* _TAREFA_
Transcreva sem alterações as linhas dos dados abaixo que vão da linha que contém "Upon observation, is" até o fim dos dados, incluindo as duas extremidades, e deixe as imagens de fora da resposta.

* _DADOS EXTRAÍDOS_
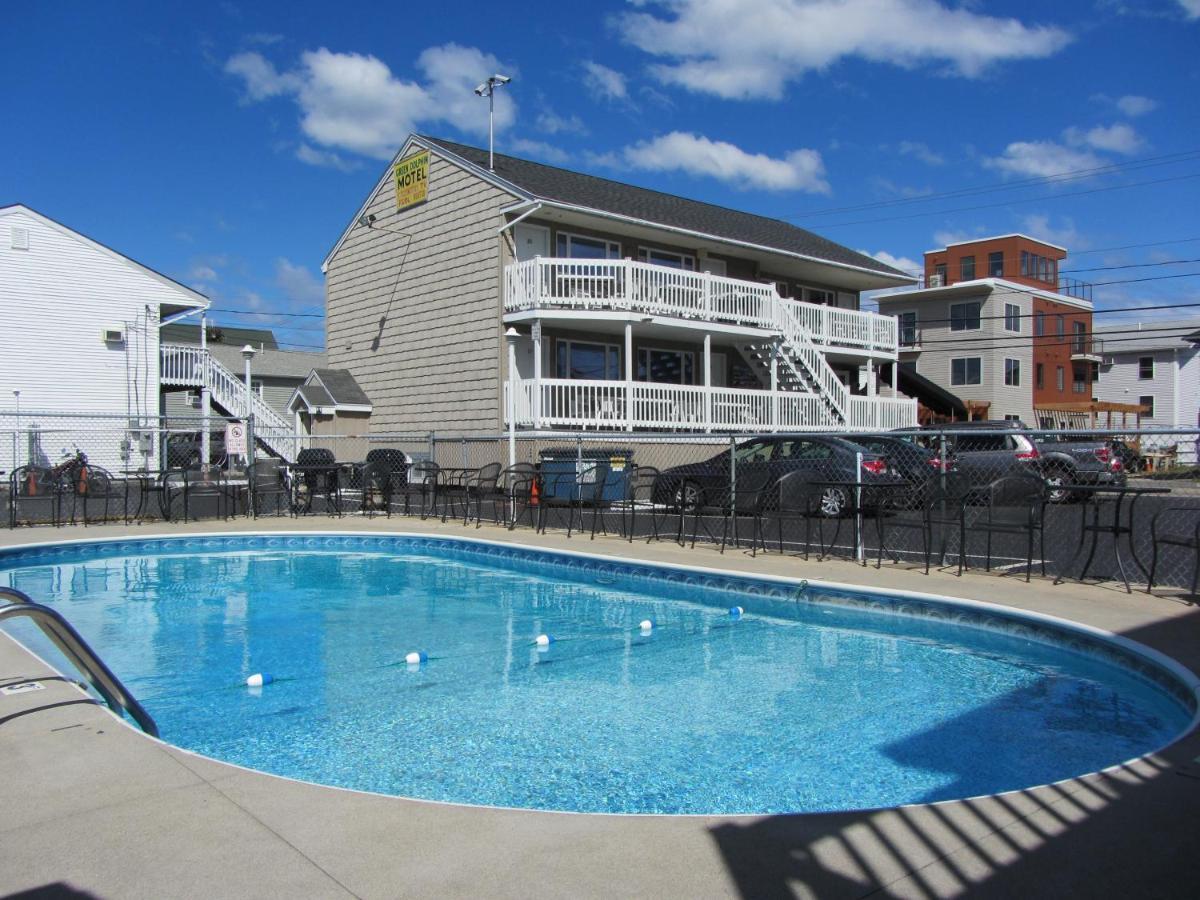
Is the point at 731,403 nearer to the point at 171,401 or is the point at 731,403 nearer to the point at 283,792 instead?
the point at 283,792

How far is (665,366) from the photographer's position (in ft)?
81.8

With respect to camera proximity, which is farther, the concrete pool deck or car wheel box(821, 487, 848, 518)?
car wheel box(821, 487, 848, 518)

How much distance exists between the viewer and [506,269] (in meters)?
21.1

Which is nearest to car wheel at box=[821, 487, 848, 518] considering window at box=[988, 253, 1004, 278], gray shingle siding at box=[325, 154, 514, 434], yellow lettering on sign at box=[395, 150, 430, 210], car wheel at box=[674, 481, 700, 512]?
car wheel at box=[674, 481, 700, 512]

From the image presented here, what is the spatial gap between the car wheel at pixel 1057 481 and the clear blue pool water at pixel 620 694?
190cm

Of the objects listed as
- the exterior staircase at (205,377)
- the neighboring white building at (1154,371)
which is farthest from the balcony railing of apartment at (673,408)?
the neighboring white building at (1154,371)

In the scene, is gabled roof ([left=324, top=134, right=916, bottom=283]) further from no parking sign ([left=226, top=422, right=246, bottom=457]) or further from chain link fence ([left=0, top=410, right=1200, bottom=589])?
no parking sign ([left=226, top=422, right=246, bottom=457])

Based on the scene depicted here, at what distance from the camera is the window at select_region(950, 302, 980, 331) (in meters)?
41.7

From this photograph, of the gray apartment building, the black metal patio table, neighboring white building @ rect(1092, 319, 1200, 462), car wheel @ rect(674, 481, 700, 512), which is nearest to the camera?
the black metal patio table

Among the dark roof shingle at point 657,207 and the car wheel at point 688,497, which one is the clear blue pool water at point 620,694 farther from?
the dark roof shingle at point 657,207

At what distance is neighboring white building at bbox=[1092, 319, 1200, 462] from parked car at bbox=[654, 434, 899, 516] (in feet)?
131

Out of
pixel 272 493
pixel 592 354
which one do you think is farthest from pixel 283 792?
pixel 592 354

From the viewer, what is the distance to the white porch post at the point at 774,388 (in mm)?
22800

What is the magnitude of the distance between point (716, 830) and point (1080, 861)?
1.17m
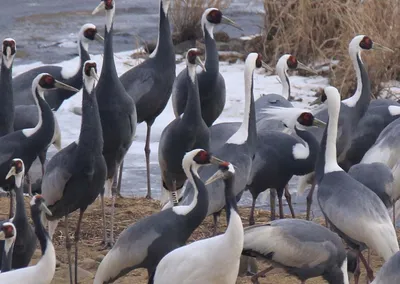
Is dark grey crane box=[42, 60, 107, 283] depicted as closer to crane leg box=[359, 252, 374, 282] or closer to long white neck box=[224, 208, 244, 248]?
long white neck box=[224, 208, 244, 248]


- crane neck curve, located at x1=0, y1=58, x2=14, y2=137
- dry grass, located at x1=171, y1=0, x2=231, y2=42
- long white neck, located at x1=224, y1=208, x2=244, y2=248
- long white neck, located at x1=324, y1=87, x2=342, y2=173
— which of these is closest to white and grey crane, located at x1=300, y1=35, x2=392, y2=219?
long white neck, located at x1=324, y1=87, x2=342, y2=173

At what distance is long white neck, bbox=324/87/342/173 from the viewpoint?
824 cm

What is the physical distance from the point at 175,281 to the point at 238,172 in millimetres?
1556

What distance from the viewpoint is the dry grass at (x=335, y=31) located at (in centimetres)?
1288

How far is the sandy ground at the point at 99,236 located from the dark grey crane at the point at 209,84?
2.95 ft

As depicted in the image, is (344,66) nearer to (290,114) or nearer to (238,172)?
(290,114)

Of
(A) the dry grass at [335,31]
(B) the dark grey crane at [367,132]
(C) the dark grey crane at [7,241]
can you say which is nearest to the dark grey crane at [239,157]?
(C) the dark grey crane at [7,241]

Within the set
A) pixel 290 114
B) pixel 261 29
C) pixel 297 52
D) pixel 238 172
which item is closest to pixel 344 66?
pixel 297 52

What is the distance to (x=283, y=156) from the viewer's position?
9.05 m

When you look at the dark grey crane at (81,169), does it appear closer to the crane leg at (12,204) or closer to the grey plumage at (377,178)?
the crane leg at (12,204)

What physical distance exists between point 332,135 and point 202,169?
92 centimetres

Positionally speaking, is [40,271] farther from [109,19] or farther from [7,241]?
[109,19]

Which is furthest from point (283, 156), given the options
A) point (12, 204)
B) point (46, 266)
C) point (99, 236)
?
point (46, 266)

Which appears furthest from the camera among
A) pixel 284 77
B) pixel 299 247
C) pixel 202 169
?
pixel 284 77
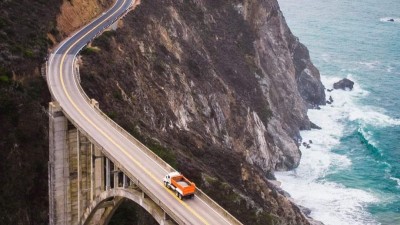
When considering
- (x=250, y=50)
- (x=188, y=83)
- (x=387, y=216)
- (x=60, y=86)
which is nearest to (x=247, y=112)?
(x=188, y=83)

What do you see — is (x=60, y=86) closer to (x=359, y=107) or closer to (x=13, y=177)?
(x=13, y=177)

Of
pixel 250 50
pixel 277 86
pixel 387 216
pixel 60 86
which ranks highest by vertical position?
pixel 60 86

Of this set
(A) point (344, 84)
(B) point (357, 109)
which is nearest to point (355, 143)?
(B) point (357, 109)

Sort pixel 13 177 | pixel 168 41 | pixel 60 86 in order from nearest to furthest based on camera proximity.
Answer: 1. pixel 13 177
2. pixel 60 86
3. pixel 168 41

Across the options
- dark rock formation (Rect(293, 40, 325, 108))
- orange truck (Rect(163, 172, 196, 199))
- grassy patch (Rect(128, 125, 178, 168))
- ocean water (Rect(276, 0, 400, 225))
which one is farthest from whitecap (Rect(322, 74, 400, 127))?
orange truck (Rect(163, 172, 196, 199))

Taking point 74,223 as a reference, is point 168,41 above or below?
above

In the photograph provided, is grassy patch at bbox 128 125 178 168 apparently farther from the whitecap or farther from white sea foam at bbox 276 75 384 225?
the whitecap

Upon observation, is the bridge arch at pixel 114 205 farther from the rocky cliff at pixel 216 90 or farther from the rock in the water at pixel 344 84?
the rock in the water at pixel 344 84

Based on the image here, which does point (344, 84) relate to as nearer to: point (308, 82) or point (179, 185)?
point (308, 82)
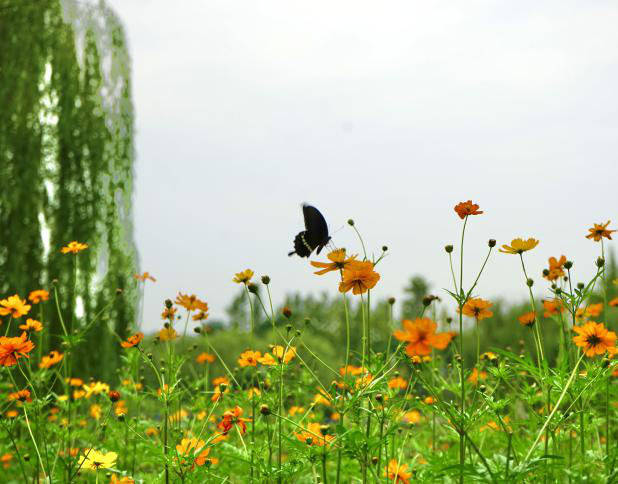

* _RESPOSTA_
Upon observation, is the bridge arch at pixel 114 205 farther from the rocky cliff at pixel 216 90 or farther from the rock in the water at pixel 344 84?
the rock in the water at pixel 344 84

Based on the image here, which does point (344, 84) relate to as nearer to: point (308, 82) or point (179, 185)?
point (308, 82)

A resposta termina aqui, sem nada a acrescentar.